> [Exercise details] Could you copy out the records below, replacing every "purple foxglove bloom" with "violet flower spike" and leaving everything else unchanged?

Data items
+++

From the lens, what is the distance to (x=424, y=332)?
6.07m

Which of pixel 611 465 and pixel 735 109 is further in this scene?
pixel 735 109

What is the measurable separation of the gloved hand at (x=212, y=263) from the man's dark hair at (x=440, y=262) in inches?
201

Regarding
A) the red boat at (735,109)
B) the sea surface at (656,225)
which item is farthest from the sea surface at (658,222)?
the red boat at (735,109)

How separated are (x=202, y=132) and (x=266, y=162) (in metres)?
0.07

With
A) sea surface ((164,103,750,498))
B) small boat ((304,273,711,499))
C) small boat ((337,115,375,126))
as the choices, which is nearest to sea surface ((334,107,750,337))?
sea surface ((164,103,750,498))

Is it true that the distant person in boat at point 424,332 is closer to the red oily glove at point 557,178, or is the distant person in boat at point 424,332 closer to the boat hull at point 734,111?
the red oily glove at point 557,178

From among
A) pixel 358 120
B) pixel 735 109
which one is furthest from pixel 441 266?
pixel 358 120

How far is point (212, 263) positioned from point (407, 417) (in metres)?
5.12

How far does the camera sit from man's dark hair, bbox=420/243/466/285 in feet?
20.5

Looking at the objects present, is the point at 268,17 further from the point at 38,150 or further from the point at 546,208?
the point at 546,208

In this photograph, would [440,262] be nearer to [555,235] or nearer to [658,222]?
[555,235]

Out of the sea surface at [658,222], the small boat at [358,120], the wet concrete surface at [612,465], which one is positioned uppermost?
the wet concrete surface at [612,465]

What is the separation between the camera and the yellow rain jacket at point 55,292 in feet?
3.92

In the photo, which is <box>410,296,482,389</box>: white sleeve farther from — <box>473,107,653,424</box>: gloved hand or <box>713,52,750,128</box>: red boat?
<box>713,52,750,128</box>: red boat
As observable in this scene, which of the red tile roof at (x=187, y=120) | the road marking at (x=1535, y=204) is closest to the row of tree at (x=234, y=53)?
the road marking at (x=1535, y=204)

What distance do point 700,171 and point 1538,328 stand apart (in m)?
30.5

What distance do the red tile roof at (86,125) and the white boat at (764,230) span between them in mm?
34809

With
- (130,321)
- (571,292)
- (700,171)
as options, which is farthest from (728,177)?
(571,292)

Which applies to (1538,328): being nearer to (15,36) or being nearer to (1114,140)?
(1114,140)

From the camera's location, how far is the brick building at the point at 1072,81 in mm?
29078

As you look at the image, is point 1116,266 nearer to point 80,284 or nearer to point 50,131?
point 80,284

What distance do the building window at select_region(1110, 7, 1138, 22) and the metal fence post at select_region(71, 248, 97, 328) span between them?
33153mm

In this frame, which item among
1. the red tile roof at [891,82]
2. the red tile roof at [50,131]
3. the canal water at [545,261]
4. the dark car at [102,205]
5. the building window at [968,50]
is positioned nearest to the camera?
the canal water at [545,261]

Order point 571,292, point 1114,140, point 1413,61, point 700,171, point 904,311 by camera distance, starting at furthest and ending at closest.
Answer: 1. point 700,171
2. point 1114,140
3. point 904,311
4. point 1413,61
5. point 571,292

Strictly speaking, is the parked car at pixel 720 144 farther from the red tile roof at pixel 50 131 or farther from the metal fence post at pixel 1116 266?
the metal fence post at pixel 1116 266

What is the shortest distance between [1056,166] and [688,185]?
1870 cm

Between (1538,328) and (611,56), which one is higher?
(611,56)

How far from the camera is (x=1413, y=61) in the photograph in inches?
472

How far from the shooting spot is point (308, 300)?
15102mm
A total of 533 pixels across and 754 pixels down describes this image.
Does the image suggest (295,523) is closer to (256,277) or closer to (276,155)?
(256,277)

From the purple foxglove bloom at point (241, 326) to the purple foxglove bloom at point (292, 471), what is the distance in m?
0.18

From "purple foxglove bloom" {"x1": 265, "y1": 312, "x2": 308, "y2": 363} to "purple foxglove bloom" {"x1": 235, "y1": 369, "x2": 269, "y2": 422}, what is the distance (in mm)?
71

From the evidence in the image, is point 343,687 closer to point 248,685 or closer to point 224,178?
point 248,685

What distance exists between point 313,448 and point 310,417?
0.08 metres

+++

> [Response below]
From the lens, what is the distance to (x=424, y=332)?
6.07m

Which of pixel 611 465 and pixel 735 109 is further in this scene?
pixel 735 109

What is the measurable separation of the gloved hand at (x=212, y=263) from the man's dark hair at (x=440, y=262) in inches?
201

Regarding
A) the red boat at (735,109)
B) the sea surface at (656,225)
which item is farthest from the sea surface at (658,222)?
the red boat at (735,109)

How separated are (x=202, y=132) and (x=266, y=162) (in metres)?
0.07

With
A) sea surface ((164,103,750,498))
B) small boat ((304,273,711,499))
C) small boat ((337,115,375,126))
as the choices, which is nearest to sea surface ((334,107,750,337))?
sea surface ((164,103,750,498))

Is it true that the distant person in boat at point 424,332 is closer to the red oily glove at point 557,178, or is the distant person in boat at point 424,332 closer to the boat hull at point 734,111?
the red oily glove at point 557,178

From among
A) pixel 358 120
B) pixel 735 109
which one is furthest from pixel 441 266?
pixel 358 120

How far is point (212, 263) positioned from point (407, 417) (in metres)?
5.12

How far does the camera sit from man's dark hair, bbox=420/243/466/285 in feet?
20.5

Looking at the objects present, is the point at 268,17 further from the point at 38,150 or further from the point at 546,208?
the point at 546,208

In this photograph, would [440,262] be nearer to [555,235] or nearer to [658,222]?
[555,235]

Out of the sea surface at [658,222], the small boat at [358,120], the wet concrete surface at [612,465], which one is positioned uppermost?
the wet concrete surface at [612,465]

What is the separation between the camera and the yellow rain jacket at point 55,292 in feet?
3.92

In the photo, which is <box>410,296,482,389</box>: white sleeve farther from — <box>473,107,653,424</box>: gloved hand or <box>713,52,750,128</box>: red boat?
<box>713,52,750,128</box>: red boat
As observable in this scene, which of the red tile roof at (x=187, y=120) | the road marking at (x=1535, y=204) is closest to the row of tree at (x=234, y=53)?
the road marking at (x=1535, y=204)

What distance do point 700,171 and point 1538,328 stand apart (in m)?
30.5

What distance do the red tile roof at (86,125) and the white boat at (764,230) span between them in mm?
34809

With
- (130,321)
- (571,292)
- (700,171)
as options, which is farthest from (728,177)?
(571,292)

Which applies to (1538,328): being nearer to (15,36) or being nearer to (1114,140)?
(1114,140)

From the camera's location, how far is the brick building at the point at 1072,81 in mm?
29078

As you look at the image, is point 1116,266 nearer to point 80,284 or nearer to point 50,131?
point 80,284

What distance do the building window at select_region(1110, 7, 1138, 22) and the metal fence post at select_region(71, 248, 97, 328) span between them?
33153mm

In this frame, which item among
1. the red tile roof at [891,82]
2. the red tile roof at [50,131]
3. the canal water at [545,261]
4. the dark car at [102,205]
5. the building window at [968,50]
is positioned nearest to the camera?
the canal water at [545,261]

Order point 571,292, point 1114,140, point 1413,61, point 700,171, point 904,311 by camera distance, starting at furthest and ending at closest.
Answer: 1. point 700,171
2. point 1114,140
3. point 904,311
4. point 1413,61
5. point 571,292

Strictly speaking, is the parked car at pixel 720 144 farther from the red tile roof at pixel 50 131 or farther from the metal fence post at pixel 1116 266?
the metal fence post at pixel 1116 266

What is the shortest distance between [1056,166] and [688,185]?
1870 cm

Between (1538,328) and (611,56), which one is higher?
(611,56)

How far from the camera is (x=1413, y=61) in the photograph in inches?
472

How far from the shooting spot is point (308, 300)?
15102mm
A total of 533 pixels across and 754 pixels down describes this image.
Does the image suggest (295,523) is closer to (256,277) or closer to (276,155)?
(256,277)

From the violet flower spike at point (241, 326) to the violet flower spike at point (292, 471), what is the distance in m?
0.18

From "violet flower spike" {"x1": 265, "y1": 312, "x2": 308, "y2": 363} to "violet flower spike" {"x1": 235, "y1": 369, "x2": 269, "y2": 422}, what is the distance (in mm)?
71

From the evidence in the image, is point 343,687 closer to point 248,685 or closer to point 224,178?
point 248,685

What distance exists between point 313,448 and point 310,417?
0.08 metres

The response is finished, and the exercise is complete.